Clothes, shelter, food - Sure, these are things we need, but for Boomers the list expands. How about an Internet connection, pet care, shopping for birthdays and special occasions? Basic needs. The majority of Boomers, 57%, consider a professional haircut and coloring a luxury, but 43% consider it a basic need. Sixty-six percent of Boomers say that ordering takeout is a luxury, but for 34% of cooking-averse Boomers, this is a basic need.

This is not to imply that Boomers have their priorities out of whack, because healthcare coverage is still the top priority for 98% of those surveyed. But when you consider that an Internet connection came in second, with 84% of Boomers listing it as a basic a need, it's very clear that this is not their parent's retirement.

Bottom line, according to the survey, is that Boomers want the "good life" when they retire, the Great Recession be damned.

The encouraging news for the mutual fund industry, though, is that Boomers are willing to sacrifice now in order to meet their retirement goals. About three in four of those surveyed (76%) said they would rather spend less now to invest for a comfortable retirement, than live the life they want now and spend less in retirement later.

Another 40% acknowledge that they will have to delay retirement in order to achieve their desired retirement lifestyle. Nearly half, 47%, said they would downsize their home in retirement in order to afford their luxuries. And 55% said they are willing to work longer in order to pay for healthcare during retirement, rather than give up luxuries.

"Clearly, we see Boomers expanding beyond the necessities of basic needs during retirement," said Matthew Leung, director and head of practice management programs at MainStay Investments. "They associate those things with the way they live their life now. They have grown accustomed to a certain quality of life. Boomers have always wanted it all and they're willing to make sacrifices to really find the balance and have that life."

Although investors have historically moved more toward bonds as they retire, a majority of Boomers, those age 46 to 64, or older do not plan to consolidate their assets or reduce their equity exposure in retirement. An overwhelming majority (84%) also said they would be willing to allocate a portion of their assets to a product that gave them guaranteed income for life.

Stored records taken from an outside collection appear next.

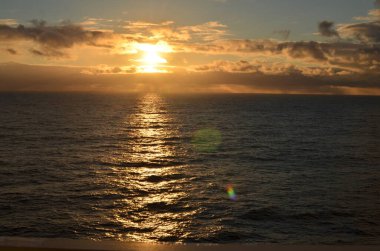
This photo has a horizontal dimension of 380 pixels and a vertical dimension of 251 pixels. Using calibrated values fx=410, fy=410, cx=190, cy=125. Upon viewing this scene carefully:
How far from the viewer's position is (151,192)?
29.8 m

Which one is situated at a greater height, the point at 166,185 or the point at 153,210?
the point at 166,185

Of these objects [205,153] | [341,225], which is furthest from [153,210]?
[205,153]

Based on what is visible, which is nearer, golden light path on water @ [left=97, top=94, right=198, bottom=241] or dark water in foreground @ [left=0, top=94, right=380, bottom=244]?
dark water in foreground @ [left=0, top=94, right=380, bottom=244]

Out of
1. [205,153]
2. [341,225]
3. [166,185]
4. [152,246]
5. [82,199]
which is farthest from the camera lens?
[205,153]

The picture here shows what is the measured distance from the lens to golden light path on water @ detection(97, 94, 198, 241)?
71.2 feet

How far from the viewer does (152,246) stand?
3.79 meters

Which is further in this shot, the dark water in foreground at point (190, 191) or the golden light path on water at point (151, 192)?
the golden light path on water at point (151, 192)

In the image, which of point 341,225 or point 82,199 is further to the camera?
point 82,199

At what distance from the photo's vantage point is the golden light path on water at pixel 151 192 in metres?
21.7

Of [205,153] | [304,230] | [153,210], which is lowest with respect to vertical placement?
[304,230]

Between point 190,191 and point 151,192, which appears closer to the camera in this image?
point 151,192

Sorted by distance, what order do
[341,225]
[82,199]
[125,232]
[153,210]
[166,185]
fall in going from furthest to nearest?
1. [166,185]
2. [82,199]
3. [153,210]
4. [341,225]
5. [125,232]

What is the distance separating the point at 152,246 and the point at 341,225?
21.1m

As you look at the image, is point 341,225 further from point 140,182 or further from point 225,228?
point 140,182
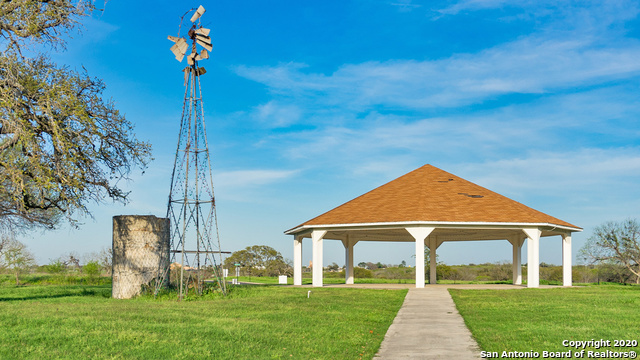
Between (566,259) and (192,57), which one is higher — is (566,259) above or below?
below

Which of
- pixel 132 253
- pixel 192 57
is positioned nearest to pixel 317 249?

"I'm not really surprised that they are staying loyal to equities because longevity risk is something that Boomers are really concerned about," Leung said. "They need to have growth potential in their portfolio."

Leung added that the high level of interest in guaranteed-income-for-life products is something new. "Advisers need to look at the changing needs of the Boomers," he said. "As their demands increase and put pressure on their portfolio, we need to come up with new and innovative ways to generate an income stream."



Americans of All Ages View Social Security as a Safety Net

Three out of every four adults age 18 or older are factoring in Social Security income when planning ahead for their retirement, according to a survey released Wednesday by AARP. Even among younger people aged 18 to 29, 62% expect to rely on Social Security.

Eighty-five percent oppose cutting Social Security to reduce the federal deficit, and 72% are strong opposed to the idea, the survey conducted by GfK Roper found.

"The message from people of all ages to Washington is clear: Don't erode the one bedrock of retirement security that unites all Americans," said AARP Executive Vice President Nancy LeaMond. "Americans see Social Security as a benefit they're earned over a lifetime of hard work, and they opose it being used to reduce the deficit."

LeaMond went on to describe Social Security as a "lifeline to millions of friends, family members and neighbors for 75 years" that should be kept intact for "future generations [of] younger Americans."